_Work to do_
**1.** Using the iodide text, please answer these questions:
(a) Above what iodide value were observations classed as outliers?
(b) After the outliers were removed, what did the RMSE of the ensemble prediction fall from and to?
(c) How many observations did the dataset from the Skagerrak strait contain?
**2.** Pick out each line in the records that contains the word "alternatives".

_Extract_

========

We take a random forest regressor model built with variables that were intuitively assumed to give a reasonable ability to differentiate the observations (using depth, temperature, and salinity as the independent variables – abbreviated to “RFR(DEPTH+TEMP+SAL)” following Table 1). The RFR(DEPTH+TEMP+SAL) model was then used to explore the variation of error in the predictions using the dataset selection error approach described in Sect. 3.2. This builds multiple versions of the same model with different splits of training and test data and yields a distribution of root mean square error in the predicted iodide for withheld data as summarised in the final column of Table 2 and shown graphically in Appendix Fig. A1.
We define outliers here as values greater than the third quartile plus 1.5 times the interquartile range (Frigge et al., 1989). Removing these 49 values categorised as outliers (>309.5 nM) leads to a vast improvement in the RMSE error in the ensemble prediction from 95.1 to 37.6 nM (Table 2). This is shown graphically in Appendix Fig. A1, with the other subsets of the data explored (Table 2). This demonstrates that the high values are not well enough represented by the dataset to be able to be captured by the RFR approach. The removal of these high values from the dataset can also be justified as the driver for these concentrations is not yet well understood (Chance et al., 2014, 2019c; Cutter et al., 2018).
Removing these outliers reduces RMSE in the prediction with the 20 independent model builds from 48.2 to 2.3 nM (third quartile–first quartile). Once these outliers are excluded, more modest changes in average RMSE are then seen if models are built only using coastal or non-coastal data. Figure A1 also shows this is seen when removing lower salinity data (“Salinity ≥30 PSU and no outliers”), which is indicative of estuarine water. This highlights the strength in this approach's ability to predict iodide in different biogeochemical regions (i.e. not just coastal or non-coastal locations).
An additional removal of a single dataset of 19 observations from the Skagerrak strait (Truesdale et al., 2003) was made due to it exerting a disproportionate influence on iodide prediction in high northern latitudes ( N), an area that is almost entirely unconstrained by local observations. We note that the Skagerrak is relatively unusual oceanographically, being an estuarine location with high ship traffic, and is considered unlikely to be an analogue for iodine speciation in the Arctic. This is decision is discussed further in the Appendix (Sect. A1), and the predictions made including this dataset are also provided in the shared output (Sect. 5).

========

_Raw records_
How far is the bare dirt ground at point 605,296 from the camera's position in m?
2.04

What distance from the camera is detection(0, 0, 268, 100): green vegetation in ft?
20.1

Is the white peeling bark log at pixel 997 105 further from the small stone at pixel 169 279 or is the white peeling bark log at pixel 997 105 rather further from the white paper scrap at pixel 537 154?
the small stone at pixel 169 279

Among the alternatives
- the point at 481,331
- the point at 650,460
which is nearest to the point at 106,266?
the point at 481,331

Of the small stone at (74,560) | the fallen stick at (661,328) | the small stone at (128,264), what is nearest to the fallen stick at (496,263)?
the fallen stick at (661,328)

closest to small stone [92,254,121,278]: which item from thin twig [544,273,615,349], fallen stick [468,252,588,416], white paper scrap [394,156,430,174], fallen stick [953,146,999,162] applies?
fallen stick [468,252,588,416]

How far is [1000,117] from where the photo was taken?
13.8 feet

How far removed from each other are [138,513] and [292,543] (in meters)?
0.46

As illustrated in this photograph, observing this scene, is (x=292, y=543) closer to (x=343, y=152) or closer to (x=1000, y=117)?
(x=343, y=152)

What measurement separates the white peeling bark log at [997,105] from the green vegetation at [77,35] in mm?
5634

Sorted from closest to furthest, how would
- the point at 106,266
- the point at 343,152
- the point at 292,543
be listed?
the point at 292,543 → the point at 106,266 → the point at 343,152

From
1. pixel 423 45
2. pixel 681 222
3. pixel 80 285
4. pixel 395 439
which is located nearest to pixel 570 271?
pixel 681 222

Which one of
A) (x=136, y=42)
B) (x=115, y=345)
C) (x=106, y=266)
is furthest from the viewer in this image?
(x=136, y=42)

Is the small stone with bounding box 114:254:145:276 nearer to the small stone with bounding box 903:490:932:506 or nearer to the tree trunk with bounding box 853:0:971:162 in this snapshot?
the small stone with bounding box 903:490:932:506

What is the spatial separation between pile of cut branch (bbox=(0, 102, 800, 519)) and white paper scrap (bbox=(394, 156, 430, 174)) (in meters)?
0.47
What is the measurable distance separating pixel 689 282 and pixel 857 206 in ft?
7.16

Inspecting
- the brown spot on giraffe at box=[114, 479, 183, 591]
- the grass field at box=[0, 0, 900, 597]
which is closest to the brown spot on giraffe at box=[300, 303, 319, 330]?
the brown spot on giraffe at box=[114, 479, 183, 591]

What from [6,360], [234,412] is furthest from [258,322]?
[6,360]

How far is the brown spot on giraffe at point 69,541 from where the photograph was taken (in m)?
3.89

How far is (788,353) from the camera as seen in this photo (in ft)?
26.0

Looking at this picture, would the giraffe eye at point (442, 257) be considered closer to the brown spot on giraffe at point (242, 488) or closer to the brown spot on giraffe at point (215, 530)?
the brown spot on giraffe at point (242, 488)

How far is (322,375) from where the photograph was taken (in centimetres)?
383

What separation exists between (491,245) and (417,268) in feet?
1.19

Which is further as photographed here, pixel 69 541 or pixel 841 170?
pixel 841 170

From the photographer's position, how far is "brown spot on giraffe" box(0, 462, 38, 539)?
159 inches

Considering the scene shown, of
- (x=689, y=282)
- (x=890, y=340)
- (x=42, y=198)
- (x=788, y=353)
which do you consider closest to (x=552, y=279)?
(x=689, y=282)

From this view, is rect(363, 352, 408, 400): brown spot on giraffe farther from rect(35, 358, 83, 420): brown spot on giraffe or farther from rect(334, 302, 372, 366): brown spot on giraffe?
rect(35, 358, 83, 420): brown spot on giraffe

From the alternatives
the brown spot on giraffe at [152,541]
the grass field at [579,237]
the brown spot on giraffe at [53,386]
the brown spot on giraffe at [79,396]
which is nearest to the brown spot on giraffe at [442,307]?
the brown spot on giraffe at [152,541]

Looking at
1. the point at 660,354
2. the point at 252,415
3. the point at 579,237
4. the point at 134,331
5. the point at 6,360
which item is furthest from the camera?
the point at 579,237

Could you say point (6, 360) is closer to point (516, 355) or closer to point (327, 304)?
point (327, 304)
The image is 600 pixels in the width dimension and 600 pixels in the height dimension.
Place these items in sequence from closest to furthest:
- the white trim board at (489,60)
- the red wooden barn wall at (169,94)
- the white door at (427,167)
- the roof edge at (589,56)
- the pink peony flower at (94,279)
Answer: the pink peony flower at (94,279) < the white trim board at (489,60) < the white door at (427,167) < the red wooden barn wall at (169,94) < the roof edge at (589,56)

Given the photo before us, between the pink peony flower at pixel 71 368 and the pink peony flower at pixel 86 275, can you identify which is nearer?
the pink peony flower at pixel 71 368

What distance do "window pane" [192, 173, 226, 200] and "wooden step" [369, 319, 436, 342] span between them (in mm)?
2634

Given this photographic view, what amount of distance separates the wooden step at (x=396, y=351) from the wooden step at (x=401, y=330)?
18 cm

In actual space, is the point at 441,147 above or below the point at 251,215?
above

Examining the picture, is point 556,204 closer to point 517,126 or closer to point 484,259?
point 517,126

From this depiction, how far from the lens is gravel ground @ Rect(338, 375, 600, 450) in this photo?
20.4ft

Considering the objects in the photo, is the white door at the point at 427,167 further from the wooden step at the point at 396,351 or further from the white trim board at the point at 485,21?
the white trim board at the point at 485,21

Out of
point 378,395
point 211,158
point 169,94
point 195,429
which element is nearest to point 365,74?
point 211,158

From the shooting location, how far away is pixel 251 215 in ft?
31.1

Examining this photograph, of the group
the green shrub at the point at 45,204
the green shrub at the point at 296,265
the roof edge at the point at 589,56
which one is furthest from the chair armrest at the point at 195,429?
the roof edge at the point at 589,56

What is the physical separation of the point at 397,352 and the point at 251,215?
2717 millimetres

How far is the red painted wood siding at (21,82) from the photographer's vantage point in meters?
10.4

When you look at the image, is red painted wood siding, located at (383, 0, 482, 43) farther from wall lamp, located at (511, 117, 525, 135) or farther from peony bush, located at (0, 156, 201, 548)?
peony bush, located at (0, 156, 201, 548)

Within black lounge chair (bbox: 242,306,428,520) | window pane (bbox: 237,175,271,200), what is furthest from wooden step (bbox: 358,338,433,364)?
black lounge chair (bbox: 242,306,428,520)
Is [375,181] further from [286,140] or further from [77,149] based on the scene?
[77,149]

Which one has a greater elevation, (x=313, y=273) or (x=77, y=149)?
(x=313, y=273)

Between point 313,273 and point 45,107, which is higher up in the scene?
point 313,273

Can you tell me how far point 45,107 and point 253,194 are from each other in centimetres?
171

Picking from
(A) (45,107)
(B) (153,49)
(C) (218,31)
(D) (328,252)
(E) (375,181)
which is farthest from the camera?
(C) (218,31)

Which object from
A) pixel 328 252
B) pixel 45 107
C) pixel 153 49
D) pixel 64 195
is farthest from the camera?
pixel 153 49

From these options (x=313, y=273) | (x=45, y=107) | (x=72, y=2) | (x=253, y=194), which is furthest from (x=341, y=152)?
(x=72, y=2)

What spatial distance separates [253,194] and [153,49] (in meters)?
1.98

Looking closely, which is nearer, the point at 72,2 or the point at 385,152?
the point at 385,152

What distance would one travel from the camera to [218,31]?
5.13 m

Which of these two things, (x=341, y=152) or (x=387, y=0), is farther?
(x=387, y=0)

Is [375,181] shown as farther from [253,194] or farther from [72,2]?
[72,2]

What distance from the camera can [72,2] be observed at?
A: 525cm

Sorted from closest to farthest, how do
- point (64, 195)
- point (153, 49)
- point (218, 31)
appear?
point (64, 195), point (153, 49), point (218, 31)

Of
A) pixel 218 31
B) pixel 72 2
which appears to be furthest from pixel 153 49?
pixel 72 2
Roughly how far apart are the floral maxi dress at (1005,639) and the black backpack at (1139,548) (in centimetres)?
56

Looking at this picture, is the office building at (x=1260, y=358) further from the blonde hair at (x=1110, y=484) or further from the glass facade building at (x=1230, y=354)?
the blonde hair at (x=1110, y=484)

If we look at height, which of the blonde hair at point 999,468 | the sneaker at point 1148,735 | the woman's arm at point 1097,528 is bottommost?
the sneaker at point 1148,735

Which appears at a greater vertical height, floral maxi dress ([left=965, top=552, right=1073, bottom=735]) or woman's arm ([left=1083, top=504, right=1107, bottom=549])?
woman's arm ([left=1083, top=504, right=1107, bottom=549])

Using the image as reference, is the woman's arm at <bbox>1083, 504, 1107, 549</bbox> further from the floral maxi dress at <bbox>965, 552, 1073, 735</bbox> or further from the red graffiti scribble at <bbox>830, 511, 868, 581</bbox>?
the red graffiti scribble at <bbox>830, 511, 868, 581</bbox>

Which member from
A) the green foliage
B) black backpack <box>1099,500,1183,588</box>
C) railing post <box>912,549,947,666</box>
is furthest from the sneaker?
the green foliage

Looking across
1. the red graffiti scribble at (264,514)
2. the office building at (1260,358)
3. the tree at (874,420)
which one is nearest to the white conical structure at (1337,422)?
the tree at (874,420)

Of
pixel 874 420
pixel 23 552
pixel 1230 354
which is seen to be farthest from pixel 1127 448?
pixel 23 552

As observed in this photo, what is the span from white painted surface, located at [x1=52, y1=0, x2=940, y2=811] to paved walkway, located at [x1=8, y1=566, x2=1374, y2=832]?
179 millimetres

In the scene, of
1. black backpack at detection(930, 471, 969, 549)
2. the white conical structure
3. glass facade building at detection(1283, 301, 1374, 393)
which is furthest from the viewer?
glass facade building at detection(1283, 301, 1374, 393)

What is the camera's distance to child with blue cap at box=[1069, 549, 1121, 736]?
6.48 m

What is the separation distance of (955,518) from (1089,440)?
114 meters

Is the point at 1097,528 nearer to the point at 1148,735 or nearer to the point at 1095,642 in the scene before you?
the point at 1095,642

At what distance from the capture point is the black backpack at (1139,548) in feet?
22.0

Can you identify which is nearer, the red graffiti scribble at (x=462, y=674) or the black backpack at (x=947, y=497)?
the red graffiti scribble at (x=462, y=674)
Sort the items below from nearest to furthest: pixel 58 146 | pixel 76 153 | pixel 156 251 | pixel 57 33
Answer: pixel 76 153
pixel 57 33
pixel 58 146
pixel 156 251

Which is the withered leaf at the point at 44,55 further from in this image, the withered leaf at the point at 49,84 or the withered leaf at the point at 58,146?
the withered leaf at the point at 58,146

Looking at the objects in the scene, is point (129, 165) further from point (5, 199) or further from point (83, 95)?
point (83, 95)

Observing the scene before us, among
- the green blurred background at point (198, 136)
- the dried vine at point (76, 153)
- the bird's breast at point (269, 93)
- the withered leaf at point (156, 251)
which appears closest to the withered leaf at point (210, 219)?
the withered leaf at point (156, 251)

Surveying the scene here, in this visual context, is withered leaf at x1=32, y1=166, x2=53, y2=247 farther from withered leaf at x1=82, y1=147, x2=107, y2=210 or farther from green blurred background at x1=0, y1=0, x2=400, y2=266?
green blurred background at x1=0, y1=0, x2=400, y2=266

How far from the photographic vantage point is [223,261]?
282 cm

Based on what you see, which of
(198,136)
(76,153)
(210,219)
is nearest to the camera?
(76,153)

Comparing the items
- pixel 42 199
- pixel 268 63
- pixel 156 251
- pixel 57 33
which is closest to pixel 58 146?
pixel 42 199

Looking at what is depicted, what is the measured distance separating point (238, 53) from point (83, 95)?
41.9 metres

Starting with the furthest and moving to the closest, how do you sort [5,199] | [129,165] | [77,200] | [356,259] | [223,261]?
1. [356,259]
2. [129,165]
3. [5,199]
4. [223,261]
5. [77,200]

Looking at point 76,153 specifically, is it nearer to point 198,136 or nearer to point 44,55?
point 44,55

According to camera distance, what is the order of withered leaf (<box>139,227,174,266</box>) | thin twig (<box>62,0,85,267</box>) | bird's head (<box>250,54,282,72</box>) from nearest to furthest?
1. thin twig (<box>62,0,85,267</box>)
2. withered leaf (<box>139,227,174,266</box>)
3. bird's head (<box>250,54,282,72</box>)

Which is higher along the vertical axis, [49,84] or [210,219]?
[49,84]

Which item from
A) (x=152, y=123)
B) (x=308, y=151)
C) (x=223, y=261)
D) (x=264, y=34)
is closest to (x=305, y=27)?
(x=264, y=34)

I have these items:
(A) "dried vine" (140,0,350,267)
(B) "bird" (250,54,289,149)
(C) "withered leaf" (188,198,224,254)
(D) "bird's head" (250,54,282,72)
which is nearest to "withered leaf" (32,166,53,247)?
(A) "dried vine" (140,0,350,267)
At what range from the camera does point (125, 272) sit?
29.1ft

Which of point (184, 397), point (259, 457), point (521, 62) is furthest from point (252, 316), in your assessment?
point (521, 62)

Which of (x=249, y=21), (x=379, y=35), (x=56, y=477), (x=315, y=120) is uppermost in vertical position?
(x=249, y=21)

========

_Answers for the tasks_
**1.**
(a) 309.5 nM
(b) From 95.1 nM to 37.6 nM
(c) 19

**2.**
Among the alternatives
From the alternatives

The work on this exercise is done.